13. The method of claim 11, wherein the instruction to activate the one or more cells is in accordance with the one or more predicted performance indicators exceeding the one or more threshold performance metrics.
14. The method of claim 11, wherein the one or more threshold performance metrics associated with the data throughput in the plurality of cells includes one or more of a threshold throughput, a threshold throughput decrease, or a threshold confidence level associated with the one or more predicted performance indicators.
15. The method of claim 11, further comprising:
obtaining the one or more predicted performance indicators in accordance with the one or more observed performance indicators.
16. The method of claim 15, wherein the one or more predicted performance indicators are obtained in accordance with one or more of a physical location of the plurality of cells, one or more beams used by the plurality of cells, an azimuth associated with the plurality of cells, a distribution of one or more frequency layers across the plurality of cells, one or more carrier frequencies used by the plurality of cells, one or more transmission bandwidths used by the plurality of cells, one or more transmission powers used by the plurality of cells, a carrier aggregation associated with the plurality of cells, one or more priorities associated with the plurality of cells, a quantity of radio resource control users associated with the plurality of cells, a quantity of radio resource control scheduled users associated with the plurality of cells, a quantity of physical resource blocks utilized by the plurality of cells, a quantity of user equipments (UEs) served by the plurality of cells, a volume of traffic associated with the plurality of cells, an average throughput of the plurality of cells, or any combination thereof.
17. The method of claim 15, wherein the one or more predicted performance indicators are obtained using a machine learning (ML) model, and wherein the ML model is trained based at least in part on the one or more observed performance indicators.
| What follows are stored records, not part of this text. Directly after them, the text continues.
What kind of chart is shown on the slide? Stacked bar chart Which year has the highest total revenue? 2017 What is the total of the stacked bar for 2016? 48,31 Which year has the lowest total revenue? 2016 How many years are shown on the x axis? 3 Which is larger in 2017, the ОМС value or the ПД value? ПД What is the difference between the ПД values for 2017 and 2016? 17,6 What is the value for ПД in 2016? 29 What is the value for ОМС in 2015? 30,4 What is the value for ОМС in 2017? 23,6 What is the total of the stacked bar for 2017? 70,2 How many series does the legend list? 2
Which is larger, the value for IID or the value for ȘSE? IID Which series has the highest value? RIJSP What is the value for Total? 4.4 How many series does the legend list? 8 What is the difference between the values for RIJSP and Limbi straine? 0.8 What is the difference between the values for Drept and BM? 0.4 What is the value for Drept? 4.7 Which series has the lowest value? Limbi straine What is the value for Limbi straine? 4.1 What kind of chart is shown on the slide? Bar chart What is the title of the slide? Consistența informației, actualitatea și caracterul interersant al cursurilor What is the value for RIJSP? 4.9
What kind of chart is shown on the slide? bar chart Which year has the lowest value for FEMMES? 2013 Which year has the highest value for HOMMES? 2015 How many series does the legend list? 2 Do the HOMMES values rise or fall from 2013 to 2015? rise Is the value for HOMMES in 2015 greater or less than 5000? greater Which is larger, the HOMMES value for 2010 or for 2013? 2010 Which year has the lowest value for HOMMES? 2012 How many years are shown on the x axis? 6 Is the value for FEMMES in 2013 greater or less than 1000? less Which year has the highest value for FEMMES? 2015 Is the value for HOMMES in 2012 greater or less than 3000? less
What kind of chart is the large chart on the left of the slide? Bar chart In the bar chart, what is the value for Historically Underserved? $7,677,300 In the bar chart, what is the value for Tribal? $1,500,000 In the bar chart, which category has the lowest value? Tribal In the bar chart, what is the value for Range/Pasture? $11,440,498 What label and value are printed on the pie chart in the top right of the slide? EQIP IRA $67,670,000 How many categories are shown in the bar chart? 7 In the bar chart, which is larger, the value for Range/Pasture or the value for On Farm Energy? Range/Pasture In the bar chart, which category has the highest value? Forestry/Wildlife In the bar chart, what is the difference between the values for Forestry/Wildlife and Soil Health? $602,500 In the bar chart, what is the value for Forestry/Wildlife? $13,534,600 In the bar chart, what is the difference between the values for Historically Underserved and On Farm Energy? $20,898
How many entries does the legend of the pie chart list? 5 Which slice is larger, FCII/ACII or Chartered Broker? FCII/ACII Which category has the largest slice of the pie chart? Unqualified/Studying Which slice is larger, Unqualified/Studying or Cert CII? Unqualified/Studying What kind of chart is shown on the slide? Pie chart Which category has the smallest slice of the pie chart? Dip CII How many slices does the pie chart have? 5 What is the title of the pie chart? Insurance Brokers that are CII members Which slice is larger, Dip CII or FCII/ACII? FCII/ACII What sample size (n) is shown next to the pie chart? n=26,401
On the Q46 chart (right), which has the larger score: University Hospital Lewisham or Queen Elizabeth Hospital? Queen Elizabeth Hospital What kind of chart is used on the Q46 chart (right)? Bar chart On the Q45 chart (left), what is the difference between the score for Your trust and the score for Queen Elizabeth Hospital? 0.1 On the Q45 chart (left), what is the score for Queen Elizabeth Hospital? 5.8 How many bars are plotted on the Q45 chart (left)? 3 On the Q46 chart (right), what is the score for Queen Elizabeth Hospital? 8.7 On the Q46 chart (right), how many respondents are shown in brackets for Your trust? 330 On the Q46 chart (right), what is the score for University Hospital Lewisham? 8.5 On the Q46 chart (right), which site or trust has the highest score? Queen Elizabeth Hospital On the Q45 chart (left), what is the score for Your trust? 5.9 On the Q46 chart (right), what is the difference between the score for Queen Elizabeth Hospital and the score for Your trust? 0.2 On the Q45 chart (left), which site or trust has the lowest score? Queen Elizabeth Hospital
18. The method of claim 11, wherein outputting the instruction to activate or deactivate the one or more cells of the plurality of cells comprises:
outputting a first instruction to deactivate the one or more cells at a first time; and
outputting a second instruction to activate the one or more cells at a second time, wherein the first time and the second time are in accordance with the one or more predicted performance indicators.
19. The method of claim 18, wherein the first time and the second time are associated with a first threshold load of the plurality of cells and a second threshold load of the plurality of cells.
20. The method of claim 11, wherein the one or more cells are associated with a first frequency layer, the one or more predicted performance indicators are associated with one or more second frequency layers, and the instruction to activate or deactivate the one or more cells of the plurality of cells in accordance with the one or more predicted performance indicators includes an instruction to deactivate the one or more cells.